» **Do this**: Say how many lines in the material below contain the word "image". Reply with the number alone.
%%
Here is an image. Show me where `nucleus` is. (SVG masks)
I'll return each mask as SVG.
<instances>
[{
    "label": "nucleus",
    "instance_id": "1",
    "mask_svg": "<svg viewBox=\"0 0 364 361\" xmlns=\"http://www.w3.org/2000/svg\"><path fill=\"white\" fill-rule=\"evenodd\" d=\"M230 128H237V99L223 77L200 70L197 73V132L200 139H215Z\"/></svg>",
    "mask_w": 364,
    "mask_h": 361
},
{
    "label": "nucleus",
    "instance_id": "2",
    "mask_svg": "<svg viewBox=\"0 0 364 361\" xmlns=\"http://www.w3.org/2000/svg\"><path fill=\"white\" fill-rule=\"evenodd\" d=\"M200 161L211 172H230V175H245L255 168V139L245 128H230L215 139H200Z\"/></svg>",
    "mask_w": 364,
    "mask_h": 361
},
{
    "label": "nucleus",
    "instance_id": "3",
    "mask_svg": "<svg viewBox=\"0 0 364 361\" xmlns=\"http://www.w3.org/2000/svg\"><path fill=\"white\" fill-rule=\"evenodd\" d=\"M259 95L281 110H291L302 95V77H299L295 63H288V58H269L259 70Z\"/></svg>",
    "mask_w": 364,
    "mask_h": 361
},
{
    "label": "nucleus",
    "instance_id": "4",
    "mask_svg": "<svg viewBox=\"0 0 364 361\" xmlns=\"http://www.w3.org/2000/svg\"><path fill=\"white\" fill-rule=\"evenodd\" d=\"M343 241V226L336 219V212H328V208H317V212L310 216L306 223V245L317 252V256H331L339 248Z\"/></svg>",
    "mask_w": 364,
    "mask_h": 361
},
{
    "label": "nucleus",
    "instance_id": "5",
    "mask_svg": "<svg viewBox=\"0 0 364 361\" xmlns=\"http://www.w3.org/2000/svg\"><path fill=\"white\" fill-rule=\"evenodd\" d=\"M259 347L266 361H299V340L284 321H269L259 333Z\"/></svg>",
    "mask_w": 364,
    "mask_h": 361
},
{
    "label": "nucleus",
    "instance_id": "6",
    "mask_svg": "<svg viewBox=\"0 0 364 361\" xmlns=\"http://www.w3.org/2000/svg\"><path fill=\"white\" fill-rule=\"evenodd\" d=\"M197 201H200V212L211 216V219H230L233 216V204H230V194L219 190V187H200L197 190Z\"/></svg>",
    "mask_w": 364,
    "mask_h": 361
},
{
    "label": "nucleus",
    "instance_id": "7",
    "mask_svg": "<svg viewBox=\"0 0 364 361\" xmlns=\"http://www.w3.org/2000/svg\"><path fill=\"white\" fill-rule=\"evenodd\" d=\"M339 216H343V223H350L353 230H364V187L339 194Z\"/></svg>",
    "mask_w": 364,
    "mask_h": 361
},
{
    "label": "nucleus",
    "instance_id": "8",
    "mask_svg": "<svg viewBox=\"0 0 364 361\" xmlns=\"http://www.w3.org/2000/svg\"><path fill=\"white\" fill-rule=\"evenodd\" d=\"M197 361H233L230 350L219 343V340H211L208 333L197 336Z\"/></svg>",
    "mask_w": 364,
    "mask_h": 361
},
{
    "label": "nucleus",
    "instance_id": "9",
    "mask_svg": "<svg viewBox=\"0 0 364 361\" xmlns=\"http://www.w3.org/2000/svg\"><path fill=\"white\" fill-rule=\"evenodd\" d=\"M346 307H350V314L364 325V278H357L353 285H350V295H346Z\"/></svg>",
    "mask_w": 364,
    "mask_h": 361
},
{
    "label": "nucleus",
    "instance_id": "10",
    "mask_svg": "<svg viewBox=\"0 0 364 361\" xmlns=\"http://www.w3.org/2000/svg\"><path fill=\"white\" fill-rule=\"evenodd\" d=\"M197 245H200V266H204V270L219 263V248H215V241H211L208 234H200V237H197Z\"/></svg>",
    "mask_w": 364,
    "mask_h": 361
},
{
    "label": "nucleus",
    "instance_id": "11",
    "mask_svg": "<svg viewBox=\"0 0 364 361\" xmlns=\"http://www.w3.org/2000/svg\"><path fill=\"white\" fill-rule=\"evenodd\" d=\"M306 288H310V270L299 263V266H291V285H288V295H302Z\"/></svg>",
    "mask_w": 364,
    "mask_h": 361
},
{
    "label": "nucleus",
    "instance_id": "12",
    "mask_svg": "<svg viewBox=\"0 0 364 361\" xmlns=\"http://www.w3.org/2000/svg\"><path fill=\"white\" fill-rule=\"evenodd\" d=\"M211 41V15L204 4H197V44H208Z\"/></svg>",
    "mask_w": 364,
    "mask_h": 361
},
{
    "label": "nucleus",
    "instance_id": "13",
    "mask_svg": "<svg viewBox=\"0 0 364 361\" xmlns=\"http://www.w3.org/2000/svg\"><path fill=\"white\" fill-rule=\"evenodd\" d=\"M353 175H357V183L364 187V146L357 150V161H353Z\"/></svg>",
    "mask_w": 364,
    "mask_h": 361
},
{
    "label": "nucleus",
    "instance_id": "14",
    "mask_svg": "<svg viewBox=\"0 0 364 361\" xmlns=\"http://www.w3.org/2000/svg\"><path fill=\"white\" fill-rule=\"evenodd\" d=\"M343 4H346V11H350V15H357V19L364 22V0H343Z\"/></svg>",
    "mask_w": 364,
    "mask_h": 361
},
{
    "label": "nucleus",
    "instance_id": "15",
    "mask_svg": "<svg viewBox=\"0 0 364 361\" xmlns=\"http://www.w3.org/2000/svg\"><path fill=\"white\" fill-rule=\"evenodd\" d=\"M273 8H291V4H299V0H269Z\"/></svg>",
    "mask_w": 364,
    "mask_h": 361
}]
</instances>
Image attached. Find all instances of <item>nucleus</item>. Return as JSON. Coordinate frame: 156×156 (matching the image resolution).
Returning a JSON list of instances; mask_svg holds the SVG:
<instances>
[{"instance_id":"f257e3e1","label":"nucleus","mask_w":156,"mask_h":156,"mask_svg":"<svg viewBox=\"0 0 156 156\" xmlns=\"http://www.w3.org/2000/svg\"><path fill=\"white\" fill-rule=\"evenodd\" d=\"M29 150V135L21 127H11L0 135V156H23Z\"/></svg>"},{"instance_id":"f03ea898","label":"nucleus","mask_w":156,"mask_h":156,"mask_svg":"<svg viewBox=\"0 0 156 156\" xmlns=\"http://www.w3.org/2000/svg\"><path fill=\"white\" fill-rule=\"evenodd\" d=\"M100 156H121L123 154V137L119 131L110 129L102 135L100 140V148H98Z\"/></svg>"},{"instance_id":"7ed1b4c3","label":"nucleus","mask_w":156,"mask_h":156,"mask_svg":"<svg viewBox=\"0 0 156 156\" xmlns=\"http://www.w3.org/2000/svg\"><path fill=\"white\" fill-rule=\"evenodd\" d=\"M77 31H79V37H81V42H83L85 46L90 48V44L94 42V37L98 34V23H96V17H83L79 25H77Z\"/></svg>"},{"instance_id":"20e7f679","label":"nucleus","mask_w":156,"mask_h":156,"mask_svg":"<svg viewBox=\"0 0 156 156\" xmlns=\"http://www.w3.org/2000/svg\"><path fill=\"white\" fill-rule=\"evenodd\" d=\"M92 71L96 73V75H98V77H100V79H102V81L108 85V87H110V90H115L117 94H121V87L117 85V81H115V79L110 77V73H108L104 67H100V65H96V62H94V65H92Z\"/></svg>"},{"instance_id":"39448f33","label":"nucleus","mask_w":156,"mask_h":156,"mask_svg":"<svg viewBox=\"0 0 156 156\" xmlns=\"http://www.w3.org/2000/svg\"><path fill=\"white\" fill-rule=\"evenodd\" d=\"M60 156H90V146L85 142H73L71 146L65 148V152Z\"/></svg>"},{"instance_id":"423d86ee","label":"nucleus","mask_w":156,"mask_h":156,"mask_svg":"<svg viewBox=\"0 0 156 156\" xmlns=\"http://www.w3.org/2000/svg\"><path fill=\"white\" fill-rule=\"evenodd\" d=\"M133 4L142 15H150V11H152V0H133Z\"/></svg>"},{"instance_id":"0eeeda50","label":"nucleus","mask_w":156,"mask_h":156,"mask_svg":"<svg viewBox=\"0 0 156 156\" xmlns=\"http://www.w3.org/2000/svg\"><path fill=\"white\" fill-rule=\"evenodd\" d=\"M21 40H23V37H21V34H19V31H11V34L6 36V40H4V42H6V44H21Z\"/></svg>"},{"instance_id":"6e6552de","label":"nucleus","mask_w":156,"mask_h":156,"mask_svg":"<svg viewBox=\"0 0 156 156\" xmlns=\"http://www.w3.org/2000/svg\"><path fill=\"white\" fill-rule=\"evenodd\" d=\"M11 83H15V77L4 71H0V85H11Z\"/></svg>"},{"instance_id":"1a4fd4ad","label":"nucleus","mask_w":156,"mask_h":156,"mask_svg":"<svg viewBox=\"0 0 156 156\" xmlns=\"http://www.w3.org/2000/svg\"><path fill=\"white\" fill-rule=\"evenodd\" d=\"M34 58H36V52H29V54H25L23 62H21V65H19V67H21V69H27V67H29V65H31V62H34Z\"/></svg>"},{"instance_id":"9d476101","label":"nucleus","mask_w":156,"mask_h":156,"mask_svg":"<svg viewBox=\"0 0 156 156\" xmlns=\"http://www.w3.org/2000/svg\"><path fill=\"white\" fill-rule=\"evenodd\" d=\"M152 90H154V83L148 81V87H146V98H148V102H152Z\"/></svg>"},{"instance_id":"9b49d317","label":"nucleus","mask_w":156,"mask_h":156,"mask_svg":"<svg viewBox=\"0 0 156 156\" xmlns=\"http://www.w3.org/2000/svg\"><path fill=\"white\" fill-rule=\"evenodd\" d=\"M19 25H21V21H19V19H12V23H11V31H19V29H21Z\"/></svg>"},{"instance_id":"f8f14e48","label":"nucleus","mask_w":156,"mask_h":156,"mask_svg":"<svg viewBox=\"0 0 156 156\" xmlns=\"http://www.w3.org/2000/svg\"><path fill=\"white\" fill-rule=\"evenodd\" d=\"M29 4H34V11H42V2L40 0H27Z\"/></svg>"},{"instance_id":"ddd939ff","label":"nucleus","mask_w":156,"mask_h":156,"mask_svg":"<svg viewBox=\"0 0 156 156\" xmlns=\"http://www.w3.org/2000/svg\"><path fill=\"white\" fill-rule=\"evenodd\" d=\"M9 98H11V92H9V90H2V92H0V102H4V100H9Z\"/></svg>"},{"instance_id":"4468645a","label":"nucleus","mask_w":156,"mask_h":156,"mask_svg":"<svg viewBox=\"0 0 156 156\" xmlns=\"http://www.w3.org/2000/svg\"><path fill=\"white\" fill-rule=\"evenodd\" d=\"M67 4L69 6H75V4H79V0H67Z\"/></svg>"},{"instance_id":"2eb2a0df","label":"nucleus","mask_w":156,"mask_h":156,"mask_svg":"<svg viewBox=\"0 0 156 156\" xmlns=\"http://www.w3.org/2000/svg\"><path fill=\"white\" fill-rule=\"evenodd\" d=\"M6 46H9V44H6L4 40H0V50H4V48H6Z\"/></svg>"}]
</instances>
%%
» **Output**: 2